The Toyota RHV Ph8.97 H8909 engine family is a series of twin-turbocharged, four-stroke, 2.4-liter and 3.5-liter, V6 racing engines, made by Toyota Gazoo Racing for use in their TS050, GR010, and TR010 Hybrid Le Mans Prototype race cars, since 2016. The H8909 engine is currently developed at Toyota Gazoo Racing's engine plant in Susono, Japan and assembled and prepared at Toyota Gazoo Racing's European division in Cologne, Germany and initially designed by former Toyota Gazoo Racing LMP1 powertrain director Hisatake Murata.

== TS050 engine ==
The TS050 Hybrid uses a 2.4-liter twin-turbocharged petrol V6, and features an 8-megajoule hybrid system, which uses lithium-ion batteries.
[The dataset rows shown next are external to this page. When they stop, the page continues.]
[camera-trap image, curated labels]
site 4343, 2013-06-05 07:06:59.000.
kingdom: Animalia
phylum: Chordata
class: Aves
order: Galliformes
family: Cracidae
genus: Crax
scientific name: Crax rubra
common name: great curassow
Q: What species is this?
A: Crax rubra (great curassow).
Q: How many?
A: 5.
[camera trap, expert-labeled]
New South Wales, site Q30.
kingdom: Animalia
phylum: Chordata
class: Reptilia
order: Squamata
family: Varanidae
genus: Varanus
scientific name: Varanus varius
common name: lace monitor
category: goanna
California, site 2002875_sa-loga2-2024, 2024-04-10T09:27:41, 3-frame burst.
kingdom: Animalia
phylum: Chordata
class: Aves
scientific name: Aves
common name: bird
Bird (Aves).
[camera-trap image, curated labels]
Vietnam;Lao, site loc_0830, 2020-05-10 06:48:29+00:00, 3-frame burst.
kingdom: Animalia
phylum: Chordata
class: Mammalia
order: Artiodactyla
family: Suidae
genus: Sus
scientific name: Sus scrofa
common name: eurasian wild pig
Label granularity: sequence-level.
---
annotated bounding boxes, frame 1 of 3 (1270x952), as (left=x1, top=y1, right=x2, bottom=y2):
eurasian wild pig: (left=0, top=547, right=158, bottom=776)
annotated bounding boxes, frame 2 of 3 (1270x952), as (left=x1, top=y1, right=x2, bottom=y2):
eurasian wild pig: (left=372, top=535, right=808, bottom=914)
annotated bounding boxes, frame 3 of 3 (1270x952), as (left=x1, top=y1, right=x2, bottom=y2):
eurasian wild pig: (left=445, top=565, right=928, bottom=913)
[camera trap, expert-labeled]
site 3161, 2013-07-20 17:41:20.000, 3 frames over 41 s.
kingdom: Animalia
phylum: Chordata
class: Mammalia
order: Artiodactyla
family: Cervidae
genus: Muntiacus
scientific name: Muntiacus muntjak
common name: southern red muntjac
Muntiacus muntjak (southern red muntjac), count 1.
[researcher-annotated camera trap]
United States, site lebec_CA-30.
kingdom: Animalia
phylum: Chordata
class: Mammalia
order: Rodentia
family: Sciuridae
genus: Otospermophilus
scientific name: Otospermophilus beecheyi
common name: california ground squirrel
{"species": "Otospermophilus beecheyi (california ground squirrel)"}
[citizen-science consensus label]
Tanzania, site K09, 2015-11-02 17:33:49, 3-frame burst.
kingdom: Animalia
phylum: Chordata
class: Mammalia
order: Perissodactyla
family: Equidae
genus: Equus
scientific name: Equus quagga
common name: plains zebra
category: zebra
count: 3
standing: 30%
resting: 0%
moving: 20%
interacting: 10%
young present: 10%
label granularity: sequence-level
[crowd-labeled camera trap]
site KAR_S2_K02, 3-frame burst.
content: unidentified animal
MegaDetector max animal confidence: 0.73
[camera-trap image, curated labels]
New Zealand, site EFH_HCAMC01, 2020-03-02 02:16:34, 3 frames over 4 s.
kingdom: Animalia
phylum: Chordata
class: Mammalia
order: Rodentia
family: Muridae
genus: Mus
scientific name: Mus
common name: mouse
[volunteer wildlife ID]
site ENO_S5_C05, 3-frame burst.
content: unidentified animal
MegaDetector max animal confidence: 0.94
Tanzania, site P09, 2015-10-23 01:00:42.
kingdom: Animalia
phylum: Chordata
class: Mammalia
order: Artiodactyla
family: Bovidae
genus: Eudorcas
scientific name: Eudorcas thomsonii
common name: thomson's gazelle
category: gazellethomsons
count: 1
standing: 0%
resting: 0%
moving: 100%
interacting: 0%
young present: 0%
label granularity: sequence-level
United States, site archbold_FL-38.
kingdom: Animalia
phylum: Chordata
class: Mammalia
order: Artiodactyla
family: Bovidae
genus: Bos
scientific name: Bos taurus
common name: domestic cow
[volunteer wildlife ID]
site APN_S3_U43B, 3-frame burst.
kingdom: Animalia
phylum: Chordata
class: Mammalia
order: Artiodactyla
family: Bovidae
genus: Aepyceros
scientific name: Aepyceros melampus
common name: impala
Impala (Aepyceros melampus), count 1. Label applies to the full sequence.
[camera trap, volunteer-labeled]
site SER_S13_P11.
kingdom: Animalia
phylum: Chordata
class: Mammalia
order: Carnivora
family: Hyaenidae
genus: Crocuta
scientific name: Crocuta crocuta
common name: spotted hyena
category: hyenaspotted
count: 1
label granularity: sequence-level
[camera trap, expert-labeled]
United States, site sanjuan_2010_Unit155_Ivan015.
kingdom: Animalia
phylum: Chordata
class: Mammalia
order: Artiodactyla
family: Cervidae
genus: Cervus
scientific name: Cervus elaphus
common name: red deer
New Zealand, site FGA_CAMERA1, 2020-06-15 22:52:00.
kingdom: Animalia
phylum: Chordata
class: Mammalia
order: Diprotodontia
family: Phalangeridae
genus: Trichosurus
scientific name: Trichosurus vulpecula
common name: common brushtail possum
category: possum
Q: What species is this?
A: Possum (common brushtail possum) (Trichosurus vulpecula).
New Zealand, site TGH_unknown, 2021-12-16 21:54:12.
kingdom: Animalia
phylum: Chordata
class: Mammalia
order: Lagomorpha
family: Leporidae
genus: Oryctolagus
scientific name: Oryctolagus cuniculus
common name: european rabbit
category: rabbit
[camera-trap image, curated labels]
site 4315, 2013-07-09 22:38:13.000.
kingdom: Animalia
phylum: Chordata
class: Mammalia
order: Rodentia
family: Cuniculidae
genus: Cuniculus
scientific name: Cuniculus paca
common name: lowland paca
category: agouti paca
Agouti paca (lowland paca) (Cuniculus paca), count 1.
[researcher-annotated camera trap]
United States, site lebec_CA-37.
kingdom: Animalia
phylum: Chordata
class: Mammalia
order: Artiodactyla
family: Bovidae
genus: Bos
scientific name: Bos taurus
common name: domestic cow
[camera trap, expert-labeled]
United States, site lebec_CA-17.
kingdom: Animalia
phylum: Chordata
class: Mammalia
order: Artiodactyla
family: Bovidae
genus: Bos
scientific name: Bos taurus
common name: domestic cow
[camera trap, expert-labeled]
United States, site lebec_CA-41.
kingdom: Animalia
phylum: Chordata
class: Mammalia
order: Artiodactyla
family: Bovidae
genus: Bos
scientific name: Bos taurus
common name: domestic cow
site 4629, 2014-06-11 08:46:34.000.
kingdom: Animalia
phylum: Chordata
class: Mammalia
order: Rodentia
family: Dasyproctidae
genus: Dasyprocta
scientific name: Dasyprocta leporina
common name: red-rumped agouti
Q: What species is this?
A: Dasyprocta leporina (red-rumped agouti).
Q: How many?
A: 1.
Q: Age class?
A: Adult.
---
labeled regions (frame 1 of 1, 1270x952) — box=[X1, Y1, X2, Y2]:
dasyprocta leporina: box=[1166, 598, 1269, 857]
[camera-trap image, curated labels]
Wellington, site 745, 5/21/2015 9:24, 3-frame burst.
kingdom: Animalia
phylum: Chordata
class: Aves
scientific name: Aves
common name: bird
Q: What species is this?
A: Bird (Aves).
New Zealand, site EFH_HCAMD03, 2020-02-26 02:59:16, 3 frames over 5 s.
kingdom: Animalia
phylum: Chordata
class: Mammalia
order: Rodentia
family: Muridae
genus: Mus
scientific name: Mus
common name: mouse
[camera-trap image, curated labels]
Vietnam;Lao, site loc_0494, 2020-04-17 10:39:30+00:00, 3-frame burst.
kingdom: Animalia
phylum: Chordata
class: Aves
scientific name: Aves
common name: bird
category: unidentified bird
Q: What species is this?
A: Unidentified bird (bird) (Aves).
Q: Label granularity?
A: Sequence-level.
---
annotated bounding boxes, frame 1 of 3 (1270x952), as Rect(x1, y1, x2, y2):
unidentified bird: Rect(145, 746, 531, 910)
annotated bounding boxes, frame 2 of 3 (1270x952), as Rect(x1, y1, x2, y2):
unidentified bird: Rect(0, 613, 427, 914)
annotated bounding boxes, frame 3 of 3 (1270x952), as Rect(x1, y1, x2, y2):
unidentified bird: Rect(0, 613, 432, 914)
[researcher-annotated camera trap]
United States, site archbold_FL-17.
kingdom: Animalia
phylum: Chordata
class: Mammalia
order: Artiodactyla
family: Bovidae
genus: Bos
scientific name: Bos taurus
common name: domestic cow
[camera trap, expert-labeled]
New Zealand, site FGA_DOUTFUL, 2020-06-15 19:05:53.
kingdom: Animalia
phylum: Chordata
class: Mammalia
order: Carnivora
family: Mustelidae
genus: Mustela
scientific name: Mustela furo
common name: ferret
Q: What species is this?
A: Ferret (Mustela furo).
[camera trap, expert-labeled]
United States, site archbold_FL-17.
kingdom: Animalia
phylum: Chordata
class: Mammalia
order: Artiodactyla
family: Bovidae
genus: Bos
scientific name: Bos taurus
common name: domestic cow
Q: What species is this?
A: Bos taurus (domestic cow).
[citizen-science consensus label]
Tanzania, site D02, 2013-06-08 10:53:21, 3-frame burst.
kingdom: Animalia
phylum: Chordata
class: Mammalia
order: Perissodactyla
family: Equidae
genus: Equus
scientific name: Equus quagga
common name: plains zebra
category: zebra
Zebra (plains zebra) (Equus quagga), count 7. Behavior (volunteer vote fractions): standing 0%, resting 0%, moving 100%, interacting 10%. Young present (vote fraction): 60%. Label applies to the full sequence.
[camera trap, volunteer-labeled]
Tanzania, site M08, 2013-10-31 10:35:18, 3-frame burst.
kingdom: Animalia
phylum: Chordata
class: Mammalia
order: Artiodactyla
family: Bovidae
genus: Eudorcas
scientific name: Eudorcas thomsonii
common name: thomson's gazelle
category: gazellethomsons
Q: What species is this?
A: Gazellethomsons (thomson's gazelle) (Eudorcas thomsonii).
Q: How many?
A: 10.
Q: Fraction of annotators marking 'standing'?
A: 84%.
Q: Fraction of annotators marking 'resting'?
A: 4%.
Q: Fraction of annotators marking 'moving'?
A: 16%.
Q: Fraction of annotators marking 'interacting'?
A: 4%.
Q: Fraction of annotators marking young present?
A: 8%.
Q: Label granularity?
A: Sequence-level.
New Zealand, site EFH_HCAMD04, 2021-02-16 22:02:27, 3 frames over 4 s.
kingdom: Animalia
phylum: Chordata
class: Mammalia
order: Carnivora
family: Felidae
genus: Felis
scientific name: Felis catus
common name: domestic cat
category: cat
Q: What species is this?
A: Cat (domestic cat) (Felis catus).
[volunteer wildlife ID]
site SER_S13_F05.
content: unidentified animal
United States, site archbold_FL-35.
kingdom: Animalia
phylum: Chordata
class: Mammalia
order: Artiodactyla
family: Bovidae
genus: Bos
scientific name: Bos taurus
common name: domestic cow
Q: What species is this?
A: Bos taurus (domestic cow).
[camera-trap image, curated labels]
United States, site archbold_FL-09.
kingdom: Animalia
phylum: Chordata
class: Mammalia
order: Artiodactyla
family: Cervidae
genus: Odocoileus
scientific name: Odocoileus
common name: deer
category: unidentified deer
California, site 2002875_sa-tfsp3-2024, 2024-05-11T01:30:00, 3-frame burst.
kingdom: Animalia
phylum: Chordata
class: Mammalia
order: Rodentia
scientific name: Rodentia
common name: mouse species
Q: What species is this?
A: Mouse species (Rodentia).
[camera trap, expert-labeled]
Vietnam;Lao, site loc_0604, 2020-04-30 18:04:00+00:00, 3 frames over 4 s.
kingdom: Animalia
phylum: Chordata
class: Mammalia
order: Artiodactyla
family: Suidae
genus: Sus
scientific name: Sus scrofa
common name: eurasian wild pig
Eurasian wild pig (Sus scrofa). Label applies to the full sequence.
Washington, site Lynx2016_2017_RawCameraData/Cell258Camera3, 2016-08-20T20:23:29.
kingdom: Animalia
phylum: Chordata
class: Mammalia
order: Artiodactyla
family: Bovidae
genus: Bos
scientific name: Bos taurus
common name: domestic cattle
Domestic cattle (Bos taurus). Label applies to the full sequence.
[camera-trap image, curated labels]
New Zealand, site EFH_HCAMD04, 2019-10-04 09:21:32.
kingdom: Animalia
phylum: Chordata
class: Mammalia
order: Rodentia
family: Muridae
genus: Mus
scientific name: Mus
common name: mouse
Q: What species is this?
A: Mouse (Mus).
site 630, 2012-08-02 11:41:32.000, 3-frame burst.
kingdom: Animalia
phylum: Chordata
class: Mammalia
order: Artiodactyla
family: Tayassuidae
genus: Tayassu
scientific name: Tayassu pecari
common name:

The capacitor hybrid energy storage system was replaced with a new lithium-ion battery system, with the car moving to the 8-megajoule LMP1 Hybrid sub-class. The ICE makes 368 kW, and is complemented by electric motors, giving an additional 368 kW.

== GR010 engine ==
The GR010 Hybrid's engine is an enlarged 3.5-liter twin-turbocharged petrol V6, with a hybrid system, which also uses lithium-ion batteries. The ICE makes 500 kW, plus another 200 kW from the electric motors.